The present invention is directed to a method for handling telecommunications connections via a public exchange having terminal devices that are used by a number of telecommunications subscribers, whereby the allocation of a telecommunications subscriber to such a telecommunications connection ensues in the terminal devices.
In such a situation, the switching network mainly serves as a transport medium and has no information about the subscribers that the connections running over it are related to and what functions are handled in this context.
An example of such a constellation is the connection of a mailbox system, which—as seen from the point of view of the exchange—is a terminal device that can be reached under a specific telephone number but that is available to a number of subscribers. When a telephone subscriber wishes to query the content of his individual mailbox memory, then he must set up a telephone connection to the mailbox system via the public exchange and is then prompted, for example, to send an identification code to the mailbox system via the existing voice connection, this giving him access to his voice memory part thereat. Low information about the voice memory part that is being queried is present in the exchange in this context.
In this, as in comparable cases, functions implemented in the public exchange can not be applied to telephone subscribers that share a terminal device. One example of such a function is the possibility of monitoring telephone connections that, for example, is required by the German communications law and that also relates to voice or fax mailboxes.
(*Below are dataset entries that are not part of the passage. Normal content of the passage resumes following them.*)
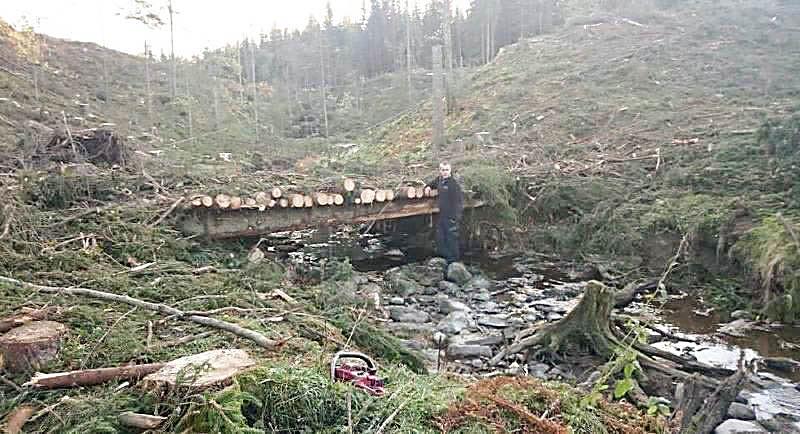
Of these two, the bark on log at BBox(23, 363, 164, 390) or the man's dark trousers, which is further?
the man's dark trousers

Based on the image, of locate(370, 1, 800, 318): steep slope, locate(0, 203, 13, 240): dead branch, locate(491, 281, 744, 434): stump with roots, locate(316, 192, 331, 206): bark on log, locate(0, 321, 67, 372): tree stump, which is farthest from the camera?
locate(370, 1, 800, 318): steep slope

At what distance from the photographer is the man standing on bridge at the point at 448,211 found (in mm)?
10695

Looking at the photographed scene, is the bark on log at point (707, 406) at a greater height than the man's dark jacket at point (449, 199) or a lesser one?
lesser

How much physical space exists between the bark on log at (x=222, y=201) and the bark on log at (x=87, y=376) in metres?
5.28

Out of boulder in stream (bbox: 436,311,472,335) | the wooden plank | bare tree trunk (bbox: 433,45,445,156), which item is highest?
bare tree trunk (bbox: 433,45,445,156)

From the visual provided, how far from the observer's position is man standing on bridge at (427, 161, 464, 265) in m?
10.7

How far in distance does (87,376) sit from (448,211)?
814 cm

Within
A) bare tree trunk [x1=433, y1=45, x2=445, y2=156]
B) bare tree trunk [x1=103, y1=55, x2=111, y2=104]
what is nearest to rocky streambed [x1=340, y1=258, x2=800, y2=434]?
bare tree trunk [x1=433, y1=45, x2=445, y2=156]

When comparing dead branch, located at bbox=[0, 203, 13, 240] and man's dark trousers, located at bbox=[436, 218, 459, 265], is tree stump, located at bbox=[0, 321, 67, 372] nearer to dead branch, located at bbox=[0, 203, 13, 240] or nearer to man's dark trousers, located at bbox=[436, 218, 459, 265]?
dead branch, located at bbox=[0, 203, 13, 240]

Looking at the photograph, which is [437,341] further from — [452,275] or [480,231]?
[480,231]

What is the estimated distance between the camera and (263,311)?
16.9 feet

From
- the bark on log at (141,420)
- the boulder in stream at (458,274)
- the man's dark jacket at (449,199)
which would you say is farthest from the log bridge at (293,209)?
the bark on log at (141,420)

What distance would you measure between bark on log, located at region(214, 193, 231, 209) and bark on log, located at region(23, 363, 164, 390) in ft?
17.3

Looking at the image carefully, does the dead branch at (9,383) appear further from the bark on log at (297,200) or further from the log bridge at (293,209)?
the bark on log at (297,200)
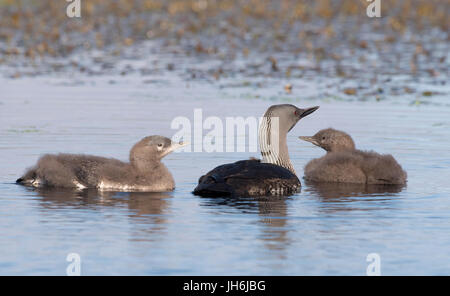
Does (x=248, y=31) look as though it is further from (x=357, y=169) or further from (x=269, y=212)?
(x=269, y=212)

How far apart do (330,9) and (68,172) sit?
2526 centimetres

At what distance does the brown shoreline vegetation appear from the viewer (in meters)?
23.7

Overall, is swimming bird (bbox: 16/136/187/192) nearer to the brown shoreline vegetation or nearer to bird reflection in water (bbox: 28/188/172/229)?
bird reflection in water (bbox: 28/188/172/229)

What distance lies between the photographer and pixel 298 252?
8391 mm

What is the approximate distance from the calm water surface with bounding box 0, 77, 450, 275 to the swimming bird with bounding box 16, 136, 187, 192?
0.78 feet

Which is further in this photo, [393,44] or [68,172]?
[393,44]

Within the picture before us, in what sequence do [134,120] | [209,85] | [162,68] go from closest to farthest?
[134,120], [209,85], [162,68]

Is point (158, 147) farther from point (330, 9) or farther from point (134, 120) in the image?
point (330, 9)

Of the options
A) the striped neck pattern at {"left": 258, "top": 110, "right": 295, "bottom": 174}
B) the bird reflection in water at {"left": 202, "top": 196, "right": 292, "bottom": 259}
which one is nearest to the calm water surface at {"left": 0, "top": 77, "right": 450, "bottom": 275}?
the bird reflection in water at {"left": 202, "top": 196, "right": 292, "bottom": 259}

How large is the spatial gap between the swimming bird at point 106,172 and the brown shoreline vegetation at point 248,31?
844cm

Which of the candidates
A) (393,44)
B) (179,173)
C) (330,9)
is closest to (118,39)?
(393,44)

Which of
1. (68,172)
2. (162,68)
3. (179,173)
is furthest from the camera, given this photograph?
(162,68)

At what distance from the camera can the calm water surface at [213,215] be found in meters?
8.05
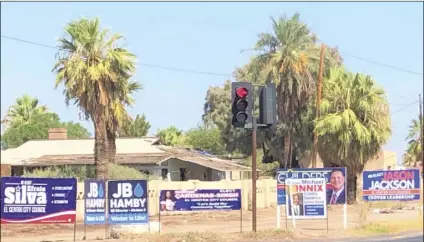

Up to now, one therefore had to proceed such that the function relating to the possibility of monitoring was additionally implemented in the terminal device for terminal devices like the mailbox system or, such terminal devices were expanded by additional connection possibilities.
European Patent Application No. 0,512,704 discloses a system and a method for recognizing the point of origin of emergency calls in an emergency call system. What is thereby particularly involved is the identification of one of several stations of a private network from which an emergency call is supplied into a public network. In the proposed system, means are provided for a protocol transformation of the protocol of the private network into a protocol that can be interpreted by the emergency call network, and means are provided for allocating a telephone number to the station initiating the emergency call, and, finally, means are provided for the transmission of this number to central response location of the emergency call system. The solution is expressly tailored to a specific emergency call system and therefore relates only to very specific connections of the private network to the public network. For realizing the specific functions, specific components that are not allocated to the general telecommunication network are also provided in the emergency call system, for instance what is referred to as a station translation system (STS) module, a central organization (CO), and a switching tandem. The data traffic on the part of the private network required for the terminal station identification sequences with these specific components of the emergency call system and is only activated in the case of an emergency call.